Now when you get down to your ultimate, “I checked with my office and this is what we can do for you” number, it’s better to use an exact number, such as $203,416. Why? Because an exact number makes it sound like the seller just squeezed every single penny out of your pocket. If you say $203,500, it sounds like there’s more room there, but $203,416, there must have been a lot of accounting work going into that last $416.
This same tactic works for Realtors as well. When you’re setting the price on the listing agreement, talk in detailed specifics because there’s a good chance your seller will then say, “Wow, this agent really knows what they’re talking about. They’ve really done their homework and they know it down to the penny.”
Last words of advice on how to negotiate with and close motivated sellers are find pain and find leverage, and use it to your advantage. Focus on the internal things. Are they embarrassed about their house? Are they stressed about losing it? Why did they call you? Focus on that, and then let them know how you can solve it.
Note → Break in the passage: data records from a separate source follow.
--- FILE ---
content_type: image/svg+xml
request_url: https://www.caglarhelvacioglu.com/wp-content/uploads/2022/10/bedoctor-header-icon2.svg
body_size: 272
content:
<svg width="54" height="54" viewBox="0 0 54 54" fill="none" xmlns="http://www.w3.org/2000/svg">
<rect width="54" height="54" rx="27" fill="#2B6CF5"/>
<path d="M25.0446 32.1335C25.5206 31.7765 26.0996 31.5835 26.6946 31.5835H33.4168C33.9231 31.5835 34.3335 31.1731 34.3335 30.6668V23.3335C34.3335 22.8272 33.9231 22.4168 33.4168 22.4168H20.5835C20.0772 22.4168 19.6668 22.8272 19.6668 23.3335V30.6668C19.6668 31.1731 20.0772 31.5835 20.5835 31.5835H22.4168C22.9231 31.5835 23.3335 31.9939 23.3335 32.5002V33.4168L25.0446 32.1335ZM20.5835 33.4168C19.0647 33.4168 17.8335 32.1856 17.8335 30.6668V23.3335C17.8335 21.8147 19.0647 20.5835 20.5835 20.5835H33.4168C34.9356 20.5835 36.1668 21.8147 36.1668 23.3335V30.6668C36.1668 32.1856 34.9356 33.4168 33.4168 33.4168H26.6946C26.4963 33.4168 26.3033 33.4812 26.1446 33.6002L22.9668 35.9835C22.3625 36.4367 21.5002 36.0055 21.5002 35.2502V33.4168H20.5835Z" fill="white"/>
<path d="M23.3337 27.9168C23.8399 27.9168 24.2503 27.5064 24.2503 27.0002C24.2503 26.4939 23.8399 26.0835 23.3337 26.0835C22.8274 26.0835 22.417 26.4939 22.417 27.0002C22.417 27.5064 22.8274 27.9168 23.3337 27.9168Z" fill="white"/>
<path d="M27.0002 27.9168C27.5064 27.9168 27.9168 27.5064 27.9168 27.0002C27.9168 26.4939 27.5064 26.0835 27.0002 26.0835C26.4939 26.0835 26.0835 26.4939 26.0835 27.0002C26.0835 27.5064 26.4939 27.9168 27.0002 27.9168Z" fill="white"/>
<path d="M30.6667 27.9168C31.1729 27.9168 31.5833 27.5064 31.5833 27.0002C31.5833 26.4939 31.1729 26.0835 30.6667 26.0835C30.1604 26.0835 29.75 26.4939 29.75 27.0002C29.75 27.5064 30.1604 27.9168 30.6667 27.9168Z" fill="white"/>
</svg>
Some of the best books Matt and I’ve read and recommend:
- Pre-Suasion by Robert Cialdini. In it, he talks about how people typically don’t let someone into their house unless they really trust them.
- Start with No by Jim Camp.
- Never Split the Difference by Chris Voss, is an awesome negotiation book.
- SPIN Selling by Neil Rackham is another good one. It lends itself to our sales process.
- We both also highly recommend working with sales trainer John Martinez. You can get in on an incredible discount deal he’s offering by clicking on THIS LINK.
You owe it to yourself to give this life everything you’ve got. It’s such a crime to just get by. God gave you so many tools, opportunities, resources, creativity, talent, intelligence, awareness, and so much more, so use it. Create the life you want. Give it your all and make this life count. You will never regret it.”